Subject: [globalization] African narratives
To: "Globalization E-Conference"
Dr Barasa's perspective is in line with what has been referred to as "glocalization" -- obviously a problematic term, but which attempts to revise the notion of centrism in its forerunner, "globalization".
Identifying, developing, and applying frameworks of knowledge that are friendly to and accommodate local voices remain the challenging tasks for Africa. I call them "tasks" because they are responsibilities. It is not enough to stage protests against globalization, or to attempt to "write in" what has become a dominant ideology supported by economic and technological supremacy.
It is the march of civilization in which it is simply not enough to be a complainer. Those who promote globalization know that it is a cultural and economic expression of the silent wars in the march of civilization. Africans and other victims of globalization need to be fully aware that they themselves construct and narrate their own victimhood.
Let's face it: why should the dominant powers in the world not want to impose their frameworks of domination? Just consider the slave mentality of even those we elect to lead our countries. We protest and hanker after democracy because we have been told that it will guarantee equal rights, and we make no serious efforts at even attempting to reconcile this democracy and indigenous political practices/ideologies.
Our democracy does not know what to do with those indigenous traditions; or it pretends to know, pretends to befriend them, so as to destroy them, to "kill" them softly.
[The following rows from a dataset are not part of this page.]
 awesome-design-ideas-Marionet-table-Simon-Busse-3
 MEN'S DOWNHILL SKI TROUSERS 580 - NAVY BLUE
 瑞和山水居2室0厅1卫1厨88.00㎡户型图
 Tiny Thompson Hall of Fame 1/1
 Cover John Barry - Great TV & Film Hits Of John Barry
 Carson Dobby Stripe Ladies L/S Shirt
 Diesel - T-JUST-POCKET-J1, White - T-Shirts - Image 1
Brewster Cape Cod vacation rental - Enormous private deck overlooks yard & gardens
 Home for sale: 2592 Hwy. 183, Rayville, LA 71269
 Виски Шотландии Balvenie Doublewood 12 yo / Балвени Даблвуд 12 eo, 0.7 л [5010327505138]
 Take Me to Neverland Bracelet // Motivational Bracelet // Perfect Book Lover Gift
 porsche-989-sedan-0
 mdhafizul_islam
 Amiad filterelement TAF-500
Our democracy only produces errand boys for dominant global powers whose idea is that only this type of government is good for everybody everywhere, even when it almost means replacing one form of brigandry with another.
Democracy is a province of globalization, which also needs to be watched, especially the way it spends or borrows money and the way it treats indigenous heritage.
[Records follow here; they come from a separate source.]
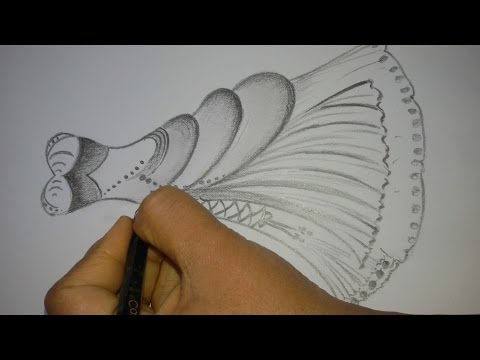 How To Draw A Dress Design How To Draw A Beautifull Dress Drawing Tutorial S Pollen Youtube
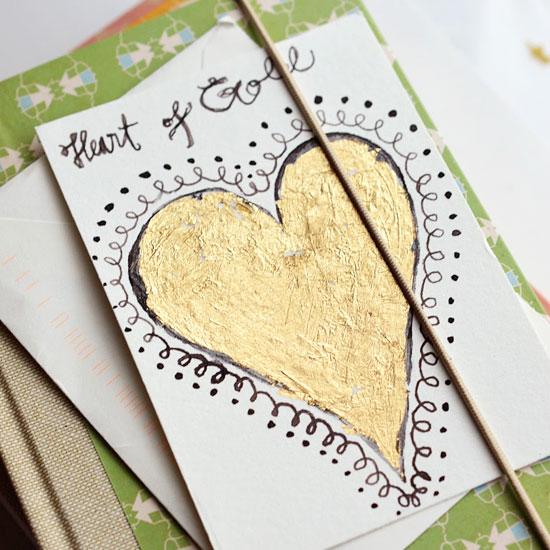 gold leaf gallery craftgawker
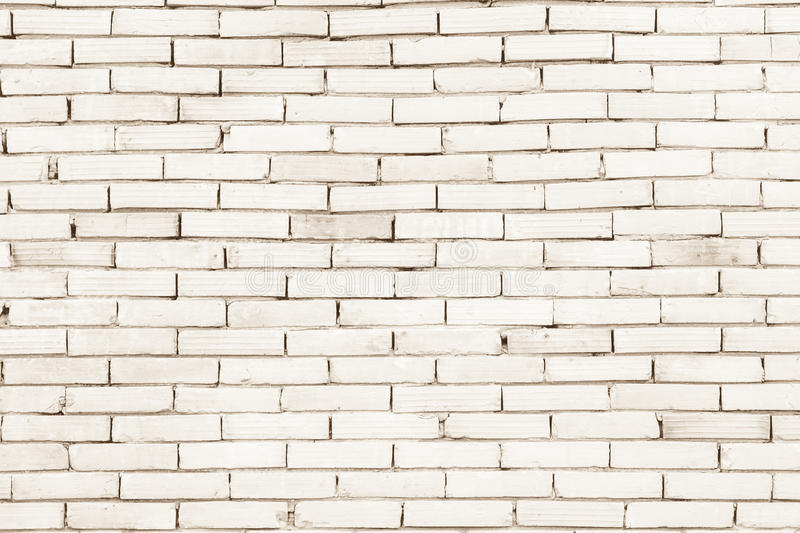 Pattern stone wall background. / Brick wallpaper abstract paint. royalty free stock photos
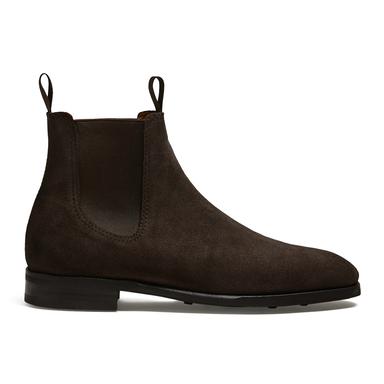 Granhult Dark Brown Suede Chelsea Boot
It is not at the World Bank meeting that we should stage our protests. We should stage our protests in our perceptions of our inferiority; we should stage our protests at the bus-stops of our slave mentality; we should stage our protests at the small doors of incipient mental laziness; yes, we should stage our protests by scolding ourselves first.
And after those essential beginnings, we stage a protest against not recognizing that when we begin to live like Unoka, the character in Chinua Achebe's "Things Fall Apart", we must be ready to return to the evil forest with only a useless flute in the hand and a sorry history behind.